F) Even if the points are identical to those accumulated in the shopping mall in the case of DD mileage, FFE point, EE point, PAYREE point, even if the accumulated points and the points used in the shopping mall in this case are identical, the amount of use of points in each agreement made between the Plaintiff and the Plaintiff under each agreement made between the Plaintiff and the pertinent association does not coincide with the accumulated amount and the settled amount (DD mileage is the accumulated amount, the remaining three points are the accumulated amount), but it seems to be a problem related to income treatment for the subject to whom the difference is attributed, and taxation of corporate tax, etc., such as corporate tax, etc. accordingly, in full view of the following circumstances revealed in accordance with the aforementioned facts and the purport of the arguments, the amount of use of welfare points does not constitute the accumulated amount that is not included in the value of supply:

A) The welfare point system is to establish a business partnership with the Plaintiff in order to implement the agreement that an association member will set aside welfare points that can be used as means of settlement in the shopping mall in this case for executives and employees, etc., and where the above executives and employees, etc. receive a discount on the settlement amount in purchasing goods or services in the shopping mall in this case using welfare points, the association will pay the Plaintiff the total amount of welfare points used. Examining the substance and form of the above transactions, the association member may be deemed to have paid the price for the goods or services provided by the Plaintiff on behalf of the executives and employees, etc. at his own expense.

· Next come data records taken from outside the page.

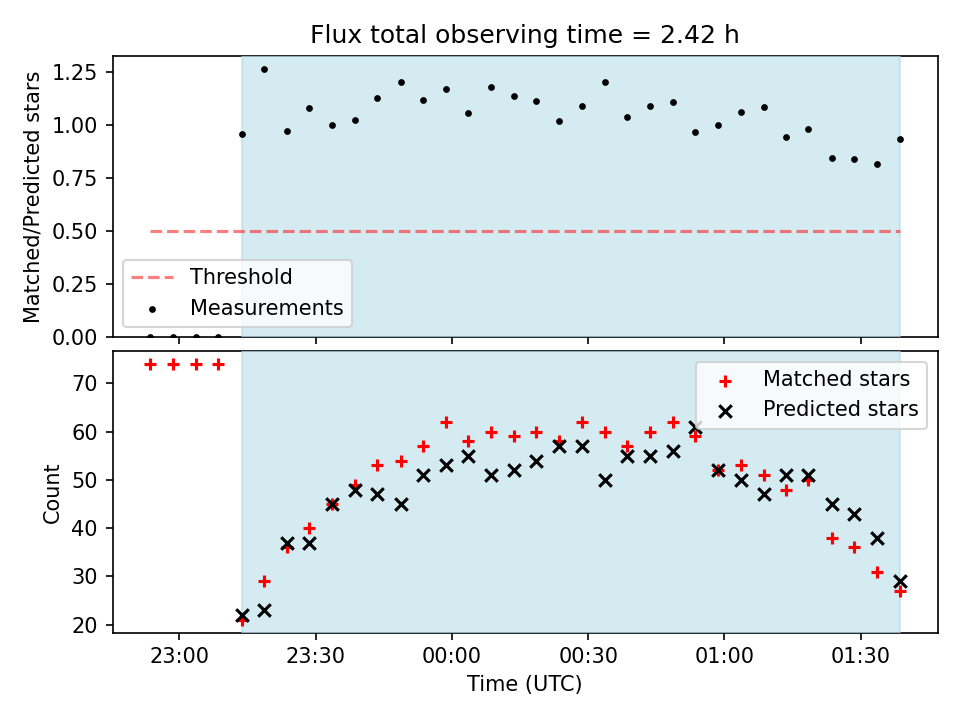 Flux total observing time = 2.42 h

Matched/Predicted stars

1.25
1.00
0.75
0.50
0.25
0.00

Threshold
Measurements

Count

70
60
50
40
30
20

Matched stars
Predicted stars

23:00 23:30 00:00 00:30 01:00 01:30

Time (UTC)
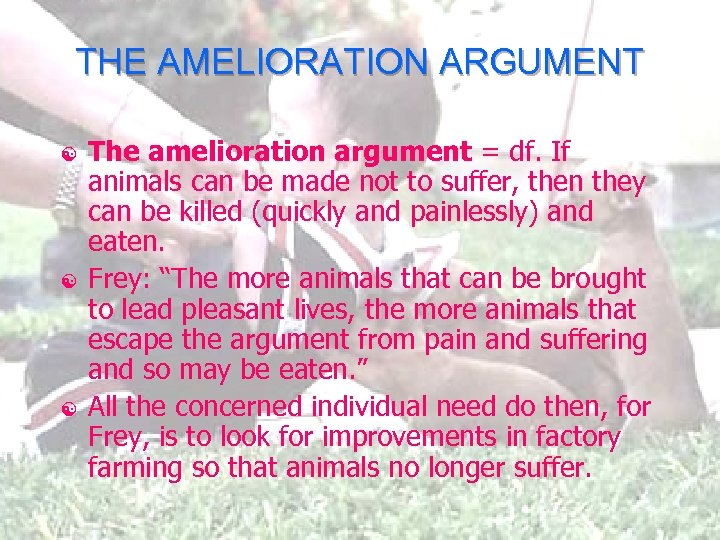 THE AMELIORATION ARGUMENT

The amelioration argument = df. If animals can be made not to suffer, then they can be killed (quickly and painlessly) and eaten.

Frey: “The more animals that can be brought to lead pleasant lives, the more animals that escape the argument from pain and suffering and so may be eaten.”

All the concerned individual need do then, for Frey, is to look for improvements in factory farming so that animals no longer suffer.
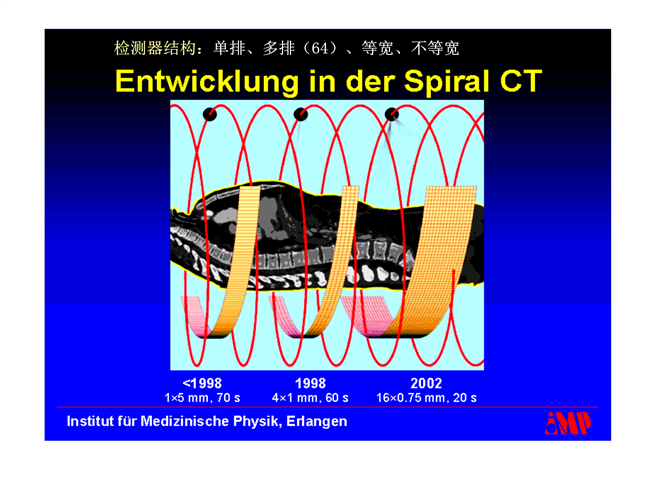 检测器结构：单排、多排（64）、等宽、不等宽

Entwicklung in der Spiral CT

<1998
1×5 mm, 70 s

1998
4×1 mm, 60 s

2002
16×0.75 mm, 20 s

Institut für Medizinische Physik, Erlangen

IMP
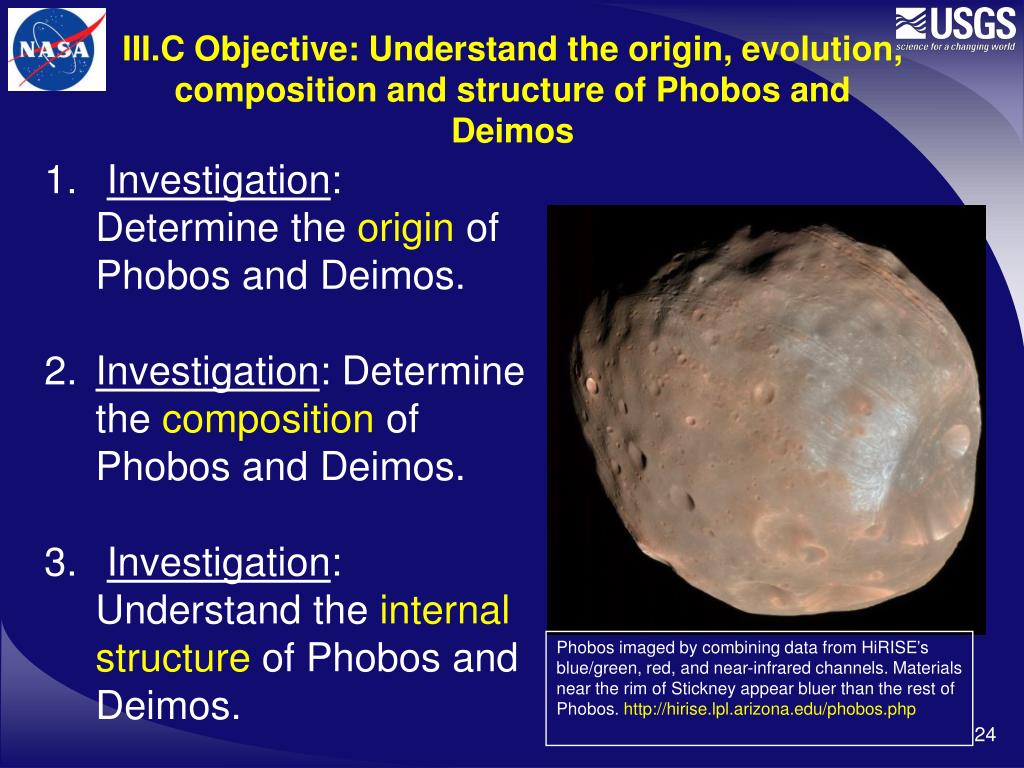 NASA

USGS
science for a changing world

III.C Objective: Understand the origin, evolution, composition and structure of Phobos and Deimos

1. Investigation: Determine the origin of Phobos and Deimos.

2. Investigation: Determine the composition of Phobos and Deimos.

3. Investigation: Understand the internal structure of Phobos and Deimos.

Phobos imaged by combining data from HiRISE's blue/green, red, and near-infrared channels. Materials near the rim of Stickney appear bluer than the rest of Phobos. http://hirise.lpl.arizona.edu/phobos.php

24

B) According to Article 29(3) of the former Value-Added Tax Act, “any monetary value received from a person who receives goods or services, regardless of the pretext thereof,” is included in the value of supply. Since the Plaintiff receives the full amount of welfare points used from a partner company in cash, welfare points in the Plaintiff’s position constitute “money value”. If the Plaintiff receives all or part of the price of goods or services provided to its officers and employees, etc., it constitutes “where the Plaintiff receives the payment in money.”

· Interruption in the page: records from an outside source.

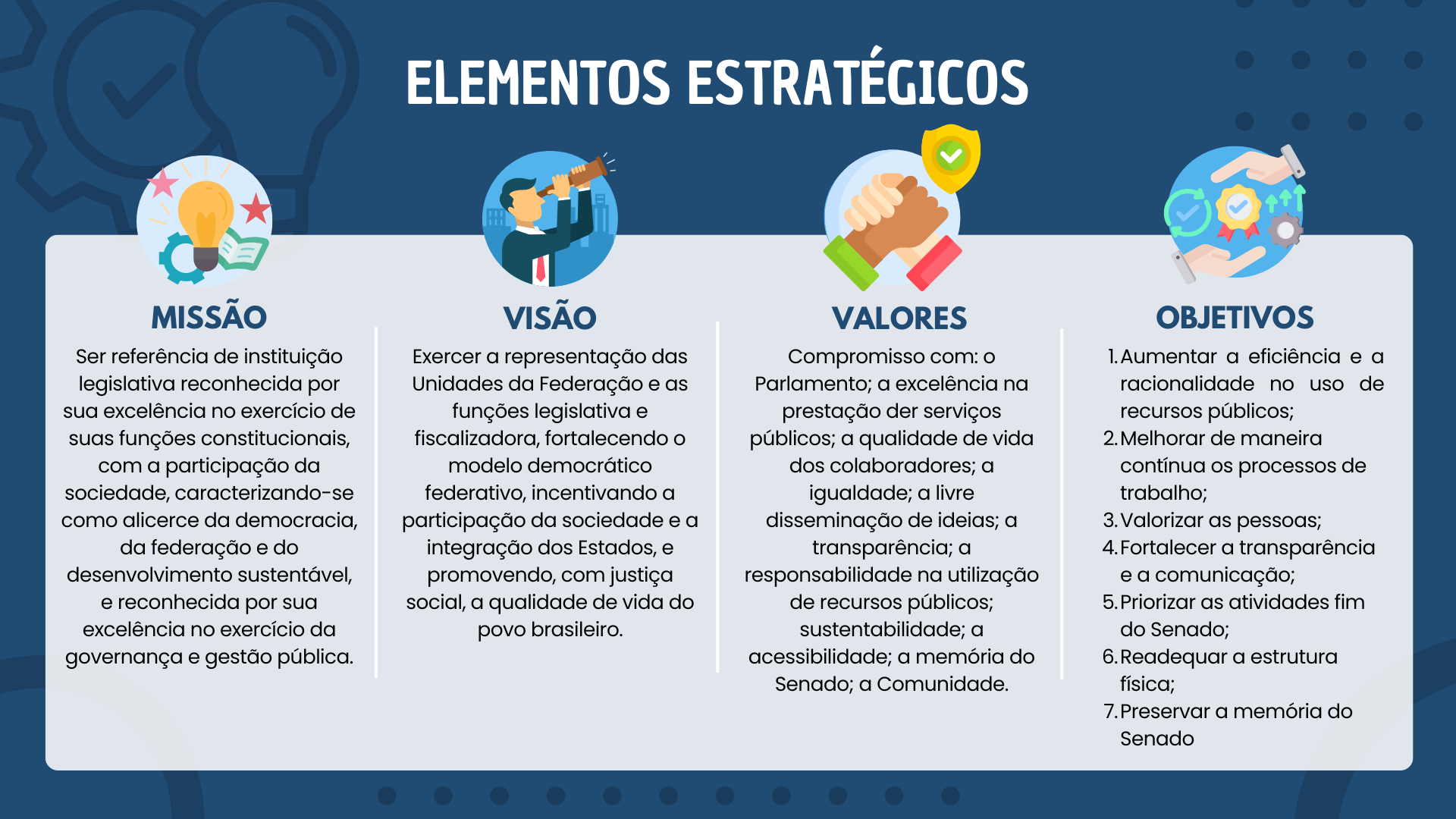 ELEMENTOS ESTRATÉGICOS

MISSÃO

Ser referência de instituição legislativa reconhecida por sua excelência no exercício de suas funções constitucionais, com a participação da sociedade, caracterizando-se como alicerce da democracia, da federação e do desenvolvimento sustentável, e reconhecida por sua excelência no exercício da governança e gestão pública.

VISÃO

Exercer a representação das Unidades da Federação e as funções legislativa e fiscalizadora, fortalecendo o modelo democrático federativo, incentivando a participação da sociedade e a integração dos Estados, e promovendo, com justiça social, a qualidade de vida do povo brasileiro.

VALORES

Compromisso com: o Parlamento; a excelência na prestação der serviços públicos; a qualidade de vida dos colaboradores; a igualdade; a livre disseminação de ideias; a transparência; a responsabilidade na utilização de recursos públicos; sustentabilidade; a acessibilidade; a memória do Senado; a Comunidade.

OBJETIVOS

1. Aumentar a eficiência e a racionalidade no uso de recursos públicos;
2. Melhorar de maneira contínua os processos de trabalho;
3. Valorizar as pessoas;
4. Fortalecer a transparência e a comunicação;
5. Priorizar as atividades fim do Senado;
6. Readequar a estrutura física;
7. Preservar a memória do Senado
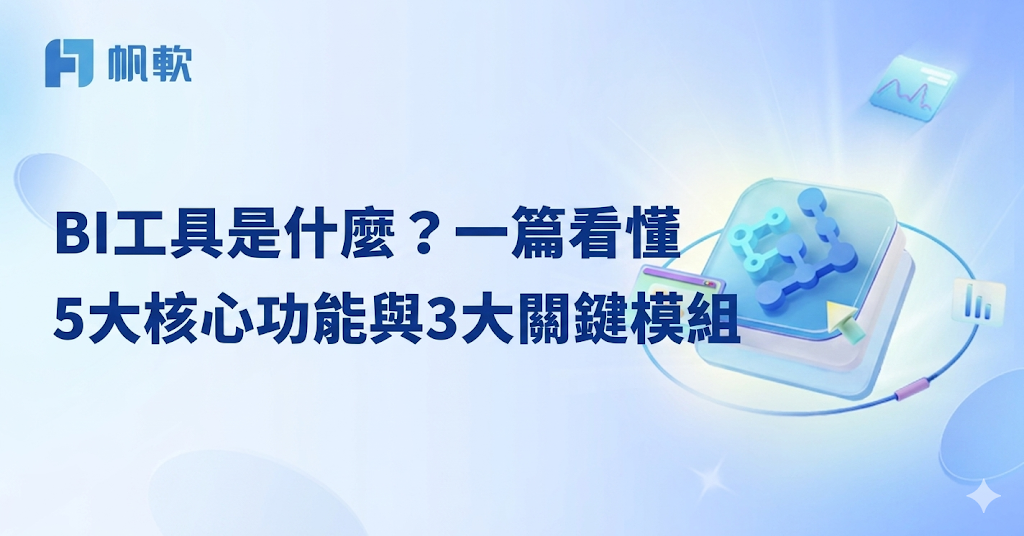 帆軟

BI工具是什麼？一篇看懂
5大核心功能與3大關鍵模組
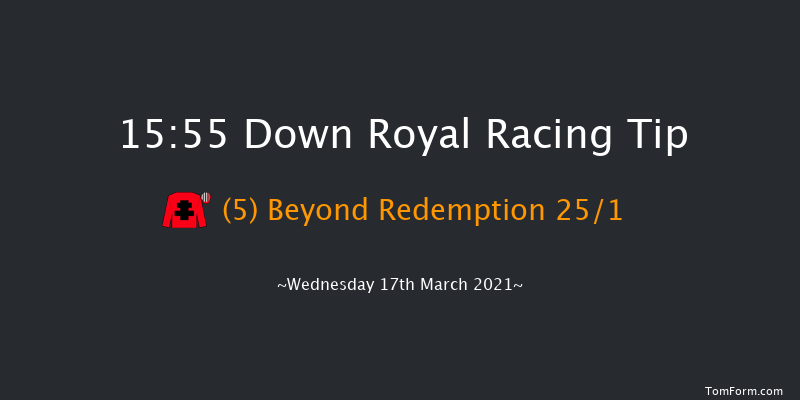 15:55 Down Royal Racing Tip

(5) Beyond Redemption 25/1

~Wednesday 17th March 2021~

TomForm.com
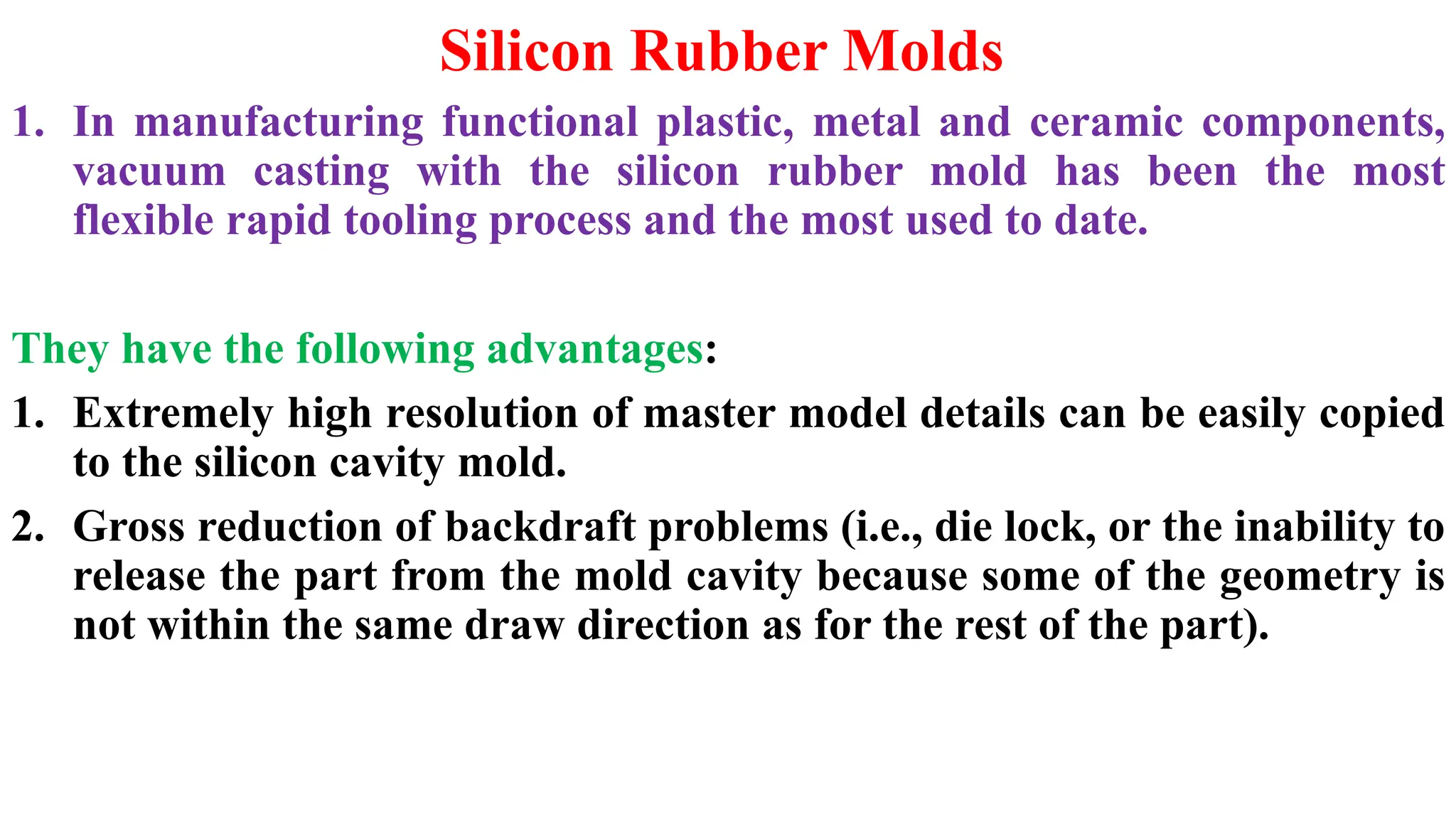 Silicon Rubber Molds

1. In manufacturing functional plastic, metal and ceramic components, vacuum casting with the silicon rubber mold has been the most flexible rapid tooling process and the most used to date.

They have the following advantages:

1. Extremely high resolution of master model details can be easily copied to the silicon cavity mold.

2. Gross reduction of backdraft problems (i.e., die lock, or the inability to release the part from the mold cavity because some of the geometry is not within the same draw direction as for the rest of the part).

4) The amount of discount on points whose source is not known constitutes a cause for taxation disability favorable to a taxpayer as a tax base for value-added tax, and the facts necessary to determine whether the amount used by points whose source is known constitutes a discount amount, is within the Plaintiff’s control area. As long as the Plaintiff reported that the points whose source is known are included in the value-added tax base and filed a request for correction after deeming that the previous points are included in the value-added tax base, the burden of proving that the amount used by points whose

However, it is insufficient to recognize that the amount of points use of points whose source is unknown solely based on the evidence, data, etc. submitted by the Plaintiff falls under the discount amount, and there is no other evidence to acknowledge this differently, and the amount of points use of sources whose source is unknown does not fall under the discount amount not included in the supply value.

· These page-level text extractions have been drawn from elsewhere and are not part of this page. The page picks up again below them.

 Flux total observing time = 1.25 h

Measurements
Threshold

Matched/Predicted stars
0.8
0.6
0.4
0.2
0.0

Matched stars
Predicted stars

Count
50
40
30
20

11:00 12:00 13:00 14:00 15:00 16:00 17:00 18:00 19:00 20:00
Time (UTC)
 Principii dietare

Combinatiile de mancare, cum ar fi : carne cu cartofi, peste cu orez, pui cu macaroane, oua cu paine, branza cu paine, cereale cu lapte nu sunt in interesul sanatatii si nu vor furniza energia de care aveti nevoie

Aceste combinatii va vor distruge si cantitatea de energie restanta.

For the reasons as seen earlier, if the points of association are considered only as a discount amount, and welfare points and points whose source is unknown are not considered as a discount amount, the amount of a legitimate tax shall be the same as the amount indicated in the “political tax amount” column in the table (attached Form 1 / [Attachment 3], and the amount indicated in the “welfare point” column in the “political tax amount” column in the table (attached Form 3], and the portion exceeding the amount of a legitimate tax out of the instant disposition shall be revoked.

The plaintiff's claim is justified within the scope of the above recognition, and the remaining claims are not made, and it is dismissed. It is so decided as per Disposition.